## TEXT
Johns Hopkins Gazette: February 6, 1995

Return to Haiti Shattered by Random Crime

By Michel-Rolph Trouillot

     Dr. Trouillot recently returned to his native Haiti for the
first time since the fall of the military junta in October 1994.
He files this account:

     Up to two o'clock that January morning, it had been one of
the best nights I had had in a long time. I was in Haiti and we
were among friends, people who respect and like each other both
for what they do and for who they are. We were really enjoying
the holidays, relishing with every sip of rum the pleasures of  
an intellectual salon without the pretense. 
     To start with, we were not in a salon as such but in an open
yard, with no visual demarcation between us and the poverty that
lay outside except the night itself. Further, even the elders
among us, internationally known writers in their 60s and 70s, did
not take themselves that seriously. With songs of love, of pain
and protest, I noisily stroked my guitar. Others recited poetry
that they had just written. Others just chatted about the last
book they had read or written, their next project, their favorite
     And then we had to leave. As we prepared to do so, someone
came to tell one of our hosts to pick up the phone next door.
Theirs was not working.

(Picture-based spatial questions)
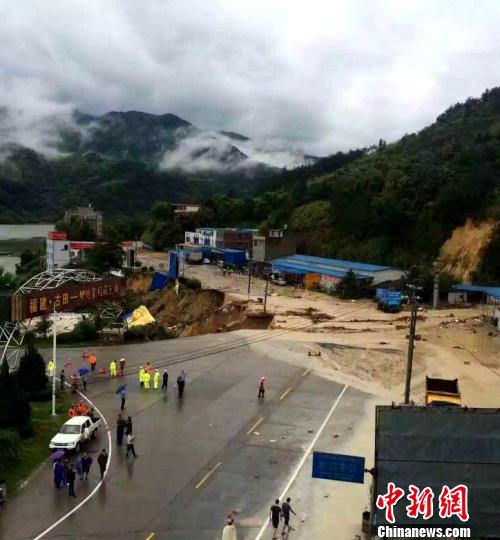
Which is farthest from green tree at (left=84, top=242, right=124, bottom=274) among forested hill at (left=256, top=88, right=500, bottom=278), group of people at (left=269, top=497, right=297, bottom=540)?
group of people at (left=269, top=497, right=297, bottom=540)

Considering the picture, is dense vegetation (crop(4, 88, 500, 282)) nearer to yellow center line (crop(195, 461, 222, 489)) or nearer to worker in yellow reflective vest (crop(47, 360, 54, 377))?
worker in yellow reflective vest (crop(47, 360, 54, 377))

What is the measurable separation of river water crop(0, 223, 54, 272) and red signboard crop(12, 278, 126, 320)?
77.3 m

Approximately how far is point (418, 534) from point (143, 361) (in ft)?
77.8

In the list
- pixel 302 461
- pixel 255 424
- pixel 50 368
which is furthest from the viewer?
pixel 50 368

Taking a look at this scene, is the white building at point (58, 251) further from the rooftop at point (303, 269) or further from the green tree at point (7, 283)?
the rooftop at point (303, 269)

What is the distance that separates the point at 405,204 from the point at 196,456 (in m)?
57.9

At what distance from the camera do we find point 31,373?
2472cm

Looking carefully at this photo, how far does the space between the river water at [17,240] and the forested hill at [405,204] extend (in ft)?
186

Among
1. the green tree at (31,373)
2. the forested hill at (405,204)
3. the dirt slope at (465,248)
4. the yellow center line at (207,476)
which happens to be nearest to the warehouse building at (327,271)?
the forested hill at (405,204)

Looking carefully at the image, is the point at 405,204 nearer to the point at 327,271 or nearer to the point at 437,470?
the point at 327,271

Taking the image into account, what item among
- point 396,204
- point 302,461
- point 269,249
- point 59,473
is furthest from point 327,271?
point 59,473

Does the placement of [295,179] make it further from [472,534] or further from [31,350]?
[472,534]

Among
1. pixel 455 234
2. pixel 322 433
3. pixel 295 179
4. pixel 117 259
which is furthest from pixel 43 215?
pixel 322 433

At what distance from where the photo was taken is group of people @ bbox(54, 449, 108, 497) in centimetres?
1542
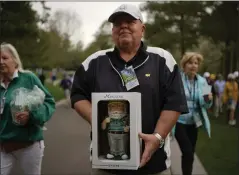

## TASK 1
Reproduce the Haiti account between "By Michel-Rolph Trouillot" and "without the pretense.", inclusive, changing "rum" to "wine".
## TASK 2
In the Haiti account, when did the military junta fall?

## RESPONSE 1
By Michel-Rolph Trouillot

     Dr. Trouillot recently returned to his native Haiti for the
first time since the fall of the military junta in October 1994.
He files this account:

     Up to two o'clock that January morning, it had been one of
the best nights I had had in a long time. I was in Haiti and we
were among friends, people who respect and like each other both
for what they do and for who they are. We were really enjoying
the holidays, relishing with every sip of wine the pleasures of  
an intellectual salon without the pretense.

## RESPONSE 2
In October 1994.